**Try it:**
Please print exactly the lines from the line containing "Bedroom featuring built-in" through the end of the data, no more, and keep pictures out of the copy.

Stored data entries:
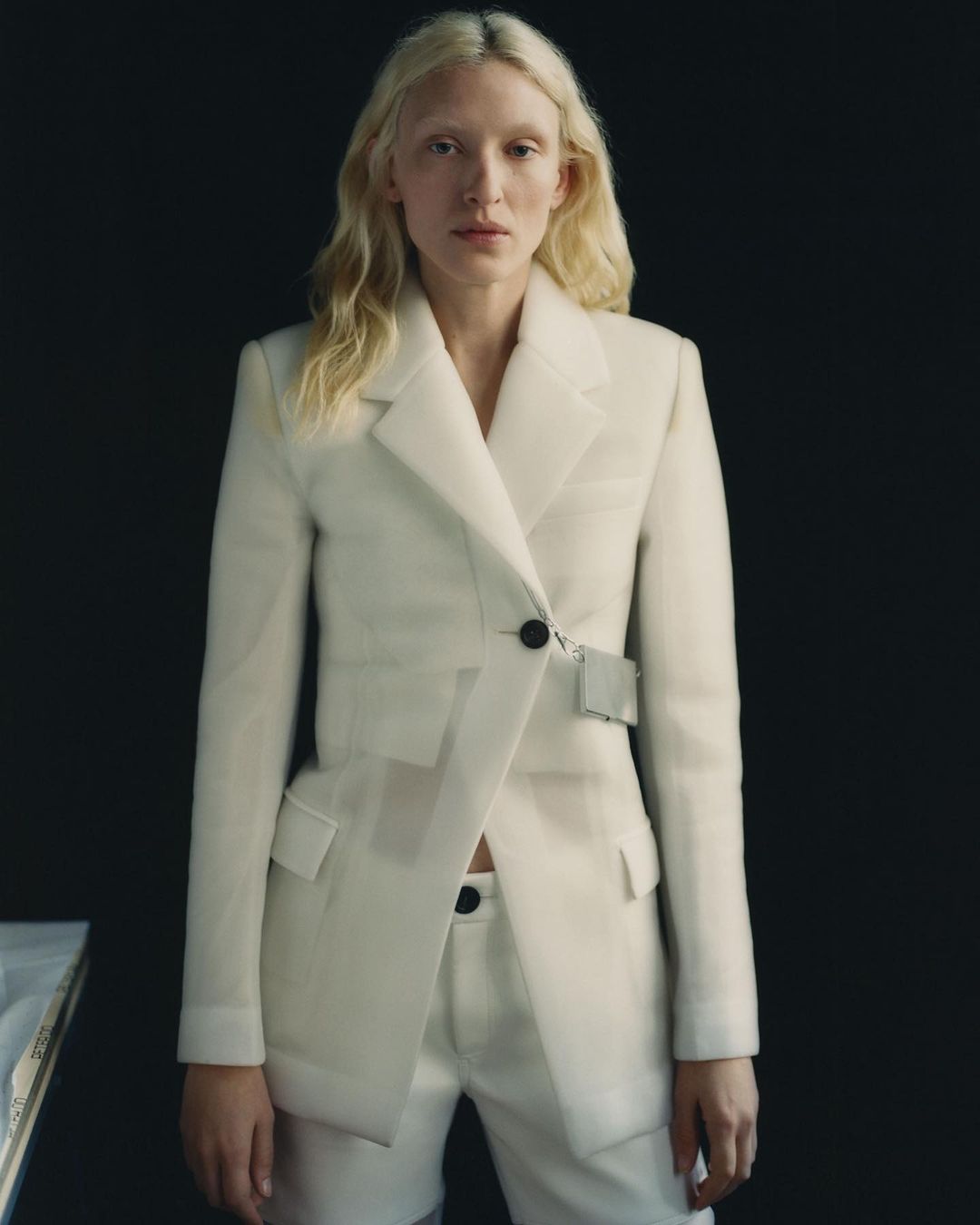Fashion portrait of a woman in a white blazer and shorts against a dark background. Studio lighting highlights the clothing details.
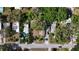 Aerial view of home featuring lush surroundings, a large backyard, driveway, and ample parking at 38327 Palm Grove Dr, Zephyrhills, FL 33542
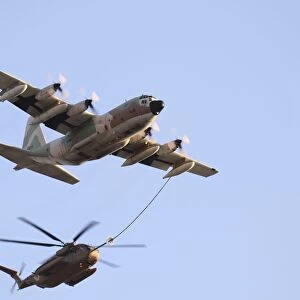 An Israeli Air Force KC-130H Karnaf refuels a CH-53 Yasur helicopter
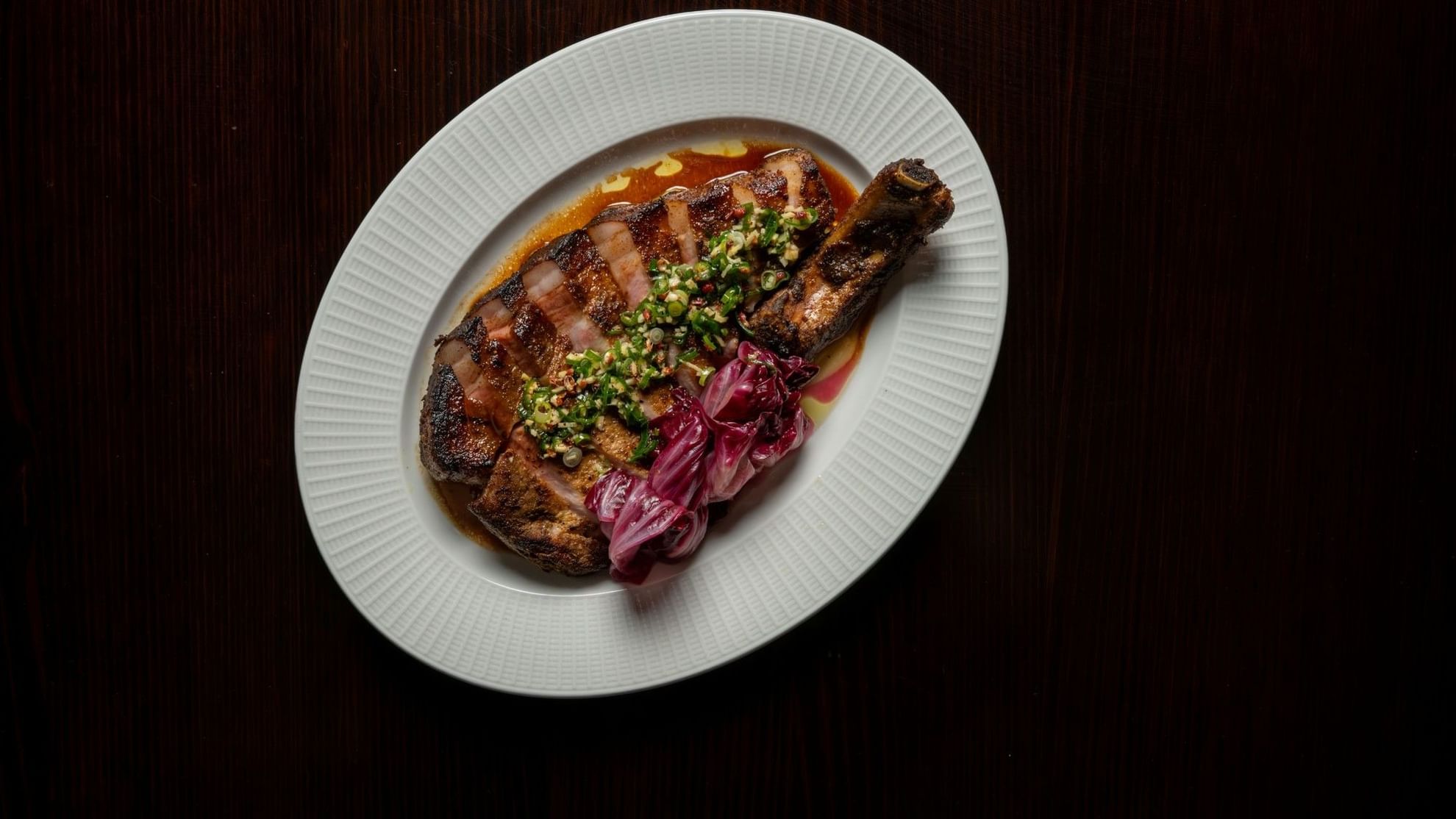 Grilled steak with herb topping and pickled onions on a white plate for NRL Grand Final Dining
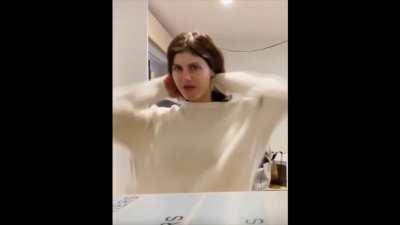 Clip of Alexandra Daddario changing shirts in background of YT video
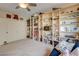 Bedroom featuring built-in bookshelves, a couch, and a neutral carpet at 2440 Ping Dr, Henderson, NV 89074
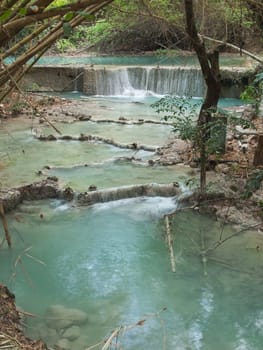 Small waterfall with emerald color water on the way of Wang Kan Lueang Waterfall, Tha Luang, Lop Buri, Thailand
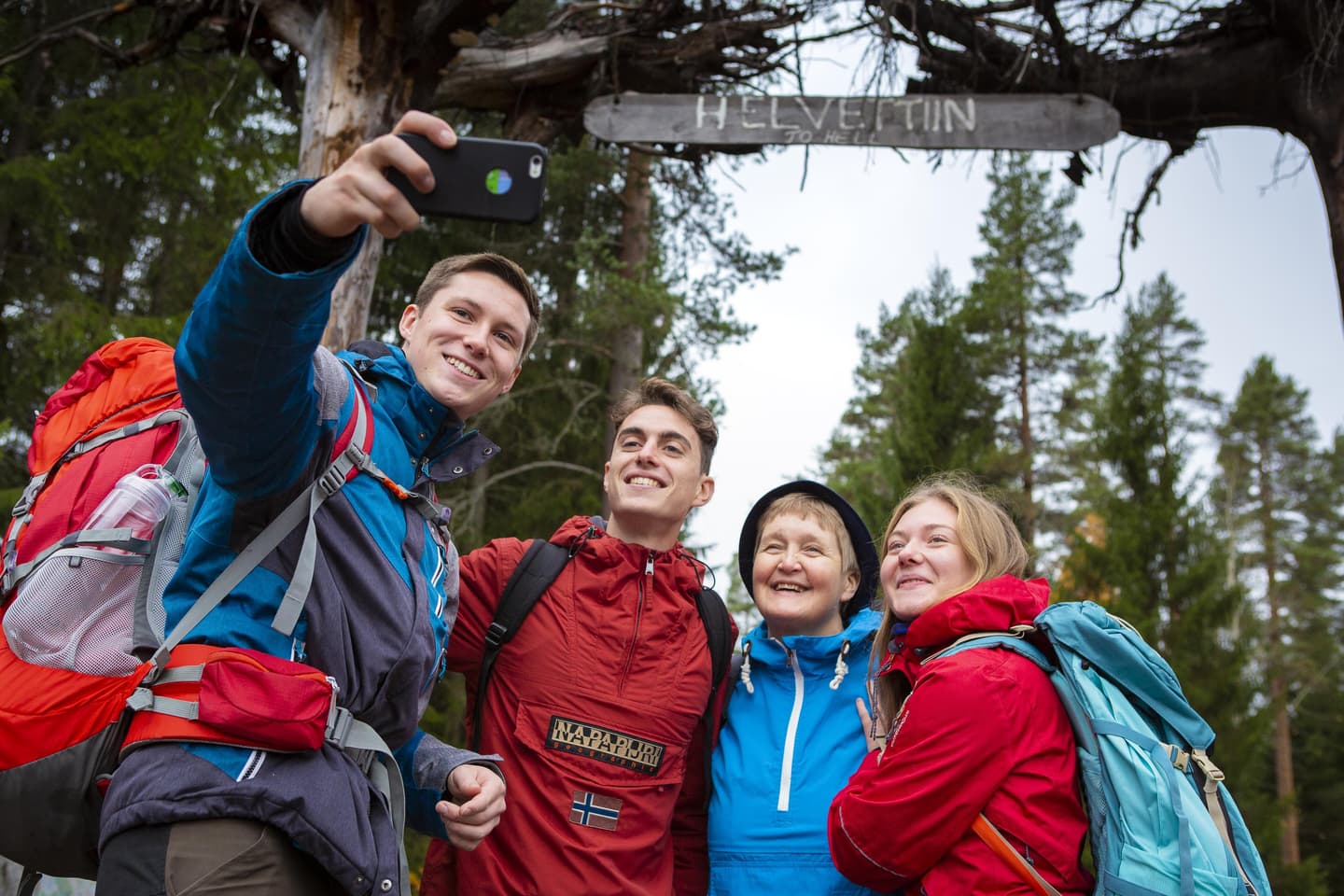Image: Salla Penttilä Four hikers have gathered to take a group photo with a mobile phone. Above them, there is a sign that reads Helvettiin - To hell.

**Answer space:**
 Bedroom featuring built-in bookshelves, a couch, and a neutral carpet at 2440 Ping Dr, Henderson, NV 89074
 Small waterfall with emerald color water on the way of Wang Kan Lueang Waterfall, Tha Luang, Lop Buri, Thailand
Image: Salla Penttilä Four hikers have gathered to take a group photo with a mobile phone. Above them, there is a sign that reads Helvettiin - To hell.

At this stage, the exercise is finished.